Richard will enter. Looking into the dark kitchen at the far window like the one Ted looked through one early morning, Richard will find reflected part of the TV screen. Seeing the back of your portable Admiral just inside the door to his right, he’ll perhaps put a foot over the threshold. He may not know the wall phone is only a few inches away. But since I took the phone-receiver off the TV and hung it back up, Richard won’t connect the TV with the excuse list above the phone, and hence not with EARTH = SPACECRAFT, which he’d not have understood anyhow. He’ll turn away to the living room and he’ll look in the desk for bank books and such, not for his sake but for expedition’s.

He’ll spot these 8 1/2 by 11 sheets that I’ve made mine, and he’ll peruse the last one or two, which are on top, and he’ll straighten the pile and roll it and, finding a rubber band in a desk drawer, he’ll take this second part of my convection with him. But he won’t dare look (say) behind my curtain by the long window. Through the window I see that the red EXIT in the great workroom of the nightgown company across the way is dimmer now as morning nears and the containing edifice itself shapes forth its towering stone verticals. But you didn’t assume your son would come before morning, so maybe you didn’t think it would be dark and you thought he would indeed connect himself, by cathode ray, with SPACECRAFT and thence to the body’s volume and the cubic habits of the heart and your love for your only son. But that link is left to me.

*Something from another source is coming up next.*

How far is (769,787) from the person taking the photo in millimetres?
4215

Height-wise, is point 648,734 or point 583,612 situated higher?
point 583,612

What brought the cops so quickly long ago? All that kind of thing will come out in the wash. Richard will almost think the steps he heard came from another apartment, even from the penthouse where he doubtless does not know you used to trampoline. He will extinguish the light over this table. He will keep his key; he will dart his eyes about seriously, to make himself feel better. Departing, he will open the door slowly, stand a safe moment in case what he has percentally ignored betrays itself (though what would he do if it did?). He will step to the mat, and he’ll think What’s all this about someone’s mother seeing a Puerto Rican kid pedal a delivery rig past in the opposite direction with a skull and crossbones on it and her thinking what’s happened to Joey? and as Richard descends the west shaft he’ll wonder who it was that Joey didn’t deliver to which lost him his place at Bohack’s though Monday after school he went to work for A&P on Montague Street; and then who is this Bob on an island at night? — to whom someone says it takes a thousand pounds of phytoplankton to produce a hundred zooplankton to produce ultimately ten pounds of herring, and this Bob says back to this someone “So what!” still irked that this friend or companion or whatever he is offered advice about Bob being gentler with one of his sons.